Derain à Londres, hommage et défi
André Derain (1880-1954) n’avait que vingt-trois ans lorsqu’il visita l’exposition des Vues de la Tamise de Monet à la galerie Durand-Ruel. Il écrivit alors au sujet du maître de Giverny désormais reconnu et célébré : « En dépit de tout, je l’adore, à cause de son erreur même qui m’est un enseignement précieux. Mais en somme, n’a-t-il pas raison de rendre avec sa couleur fugitive et peu durable, l’impression naturelle qui n’est qu’une impression ? Moi je cherchais autre chose: ce qui, dans la nature, au contraire, a du fixe, de l’éternel, du complexe. » (Lettre à Maurice de Vlaminck, juin 1904) Lors du Salon d’automne de 1905, de jeunes peintres « fauves », groupés autour de Matisse, avaient fait scandale.

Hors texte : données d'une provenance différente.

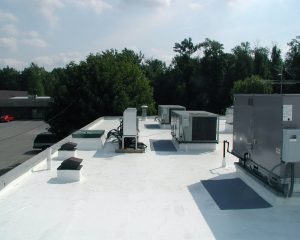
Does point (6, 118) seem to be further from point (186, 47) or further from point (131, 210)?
point (131, 210)

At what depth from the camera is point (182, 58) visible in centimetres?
6172

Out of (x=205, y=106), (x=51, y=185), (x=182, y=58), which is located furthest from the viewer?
(x=182, y=58)

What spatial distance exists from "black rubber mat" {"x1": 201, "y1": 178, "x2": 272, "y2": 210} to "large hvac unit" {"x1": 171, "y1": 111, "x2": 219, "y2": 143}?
3.61 m

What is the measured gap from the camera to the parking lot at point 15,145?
2628 centimetres

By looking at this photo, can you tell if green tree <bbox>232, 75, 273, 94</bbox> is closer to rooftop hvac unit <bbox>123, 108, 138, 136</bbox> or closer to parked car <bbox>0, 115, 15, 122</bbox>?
parked car <bbox>0, 115, 15, 122</bbox>

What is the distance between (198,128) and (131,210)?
601 centimetres

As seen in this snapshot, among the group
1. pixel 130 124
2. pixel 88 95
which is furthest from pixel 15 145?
pixel 130 124

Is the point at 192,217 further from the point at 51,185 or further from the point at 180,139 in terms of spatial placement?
Answer: the point at 180,139

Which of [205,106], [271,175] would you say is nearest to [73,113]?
[205,106]

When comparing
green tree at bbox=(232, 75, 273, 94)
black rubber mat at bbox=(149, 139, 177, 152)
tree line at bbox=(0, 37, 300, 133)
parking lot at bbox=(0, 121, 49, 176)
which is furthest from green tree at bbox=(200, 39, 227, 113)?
black rubber mat at bbox=(149, 139, 177, 152)

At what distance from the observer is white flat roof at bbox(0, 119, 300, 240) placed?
5.48 meters

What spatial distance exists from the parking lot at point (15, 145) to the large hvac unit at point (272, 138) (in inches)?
715

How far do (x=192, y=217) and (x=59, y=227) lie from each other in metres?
2.02

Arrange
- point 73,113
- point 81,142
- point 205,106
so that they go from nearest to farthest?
point 81,142
point 73,113
point 205,106
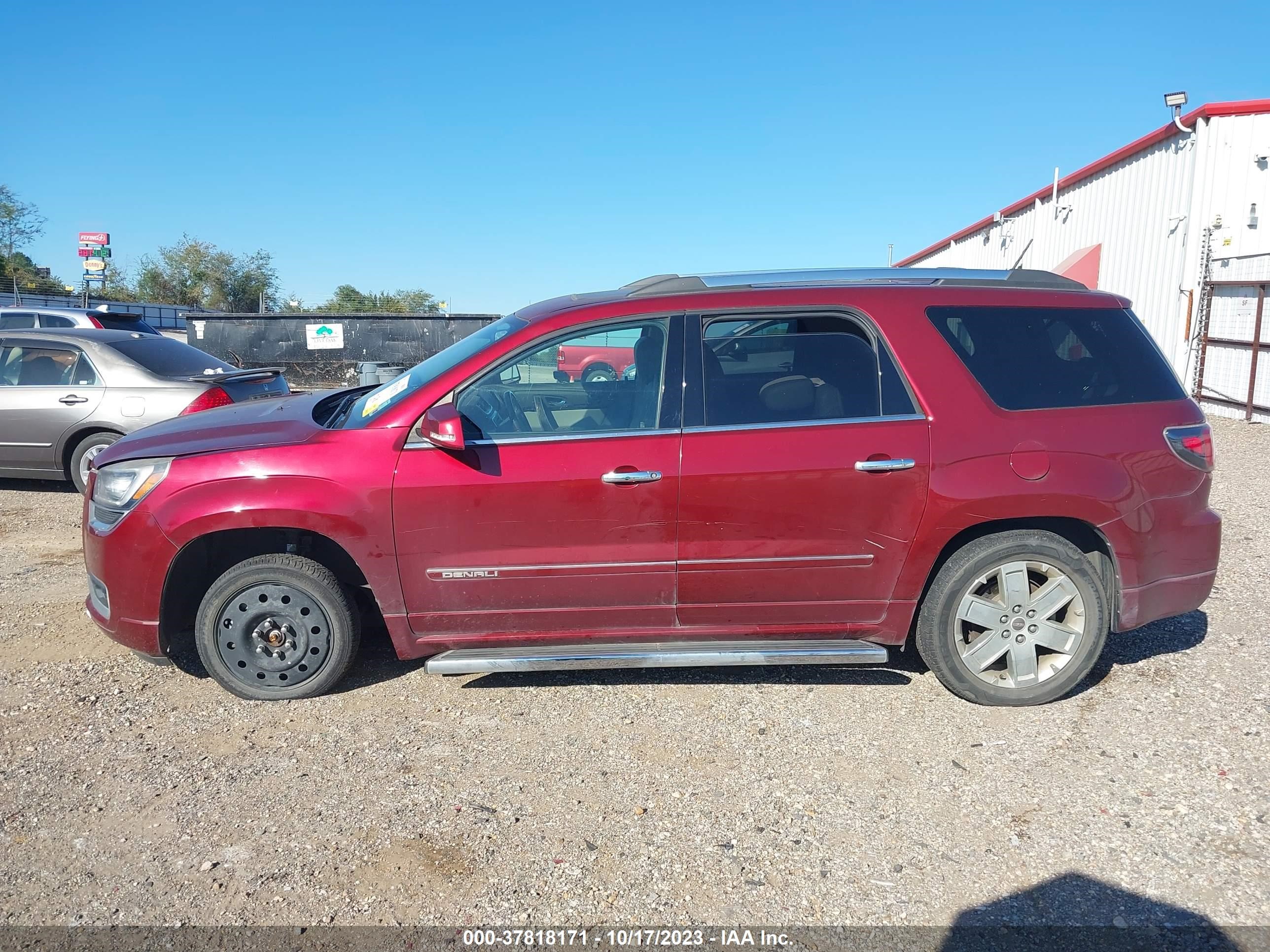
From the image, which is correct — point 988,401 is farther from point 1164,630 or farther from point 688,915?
point 688,915

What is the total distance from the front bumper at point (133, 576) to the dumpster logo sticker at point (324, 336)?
557 inches

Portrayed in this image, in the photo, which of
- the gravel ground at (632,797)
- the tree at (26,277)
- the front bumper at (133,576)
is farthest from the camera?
the tree at (26,277)

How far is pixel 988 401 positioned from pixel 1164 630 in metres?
2.13

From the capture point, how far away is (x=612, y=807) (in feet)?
10.8

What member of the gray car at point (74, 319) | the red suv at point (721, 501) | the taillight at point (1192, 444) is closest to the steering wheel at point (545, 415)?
the red suv at point (721, 501)

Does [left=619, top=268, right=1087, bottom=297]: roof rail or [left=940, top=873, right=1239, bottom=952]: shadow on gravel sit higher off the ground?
[left=619, top=268, right=1087, bottom=297]: roof rail

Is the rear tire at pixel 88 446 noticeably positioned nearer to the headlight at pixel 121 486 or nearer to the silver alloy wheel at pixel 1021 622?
A: the headlight at pixel 121 486

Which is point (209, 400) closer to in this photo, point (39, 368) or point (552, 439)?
point (39, 368)

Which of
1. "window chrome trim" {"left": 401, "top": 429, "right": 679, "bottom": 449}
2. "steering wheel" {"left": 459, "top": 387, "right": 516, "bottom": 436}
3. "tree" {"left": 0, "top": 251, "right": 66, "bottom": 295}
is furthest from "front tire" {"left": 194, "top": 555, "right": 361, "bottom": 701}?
"tree" {"left": 0, "top": 251, "right": 66, "bottom": 295}

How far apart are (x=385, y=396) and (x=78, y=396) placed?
5.31 meters

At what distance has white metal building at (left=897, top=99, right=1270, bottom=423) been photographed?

Le marchand d’art Ambroise Vollard, à la recherche de nouveaux talents, y repéra Derain et décida de le prendre sous son aile. Il finança en 1906 son séjour hivernal à Londres en lui commandant des vues de la ville, en écho à celles de Monet. Derain rendit effectivement hommage à Monet en choisissant les mêmes motifs sur les bords de la Tamise et dans les parcs. Il défiait ainsi le vieux maître sur son terrain, développant progressivement sa propre expression et proposant à son tour une image radicalement nouvelle de Londres sur pas moins d’une trentaine de toiles. De terre d’exil forcé pour les artistes de la génération de 1870, Londres a conquis en trois décennies le statut de motif artistique majeur dans l’art français.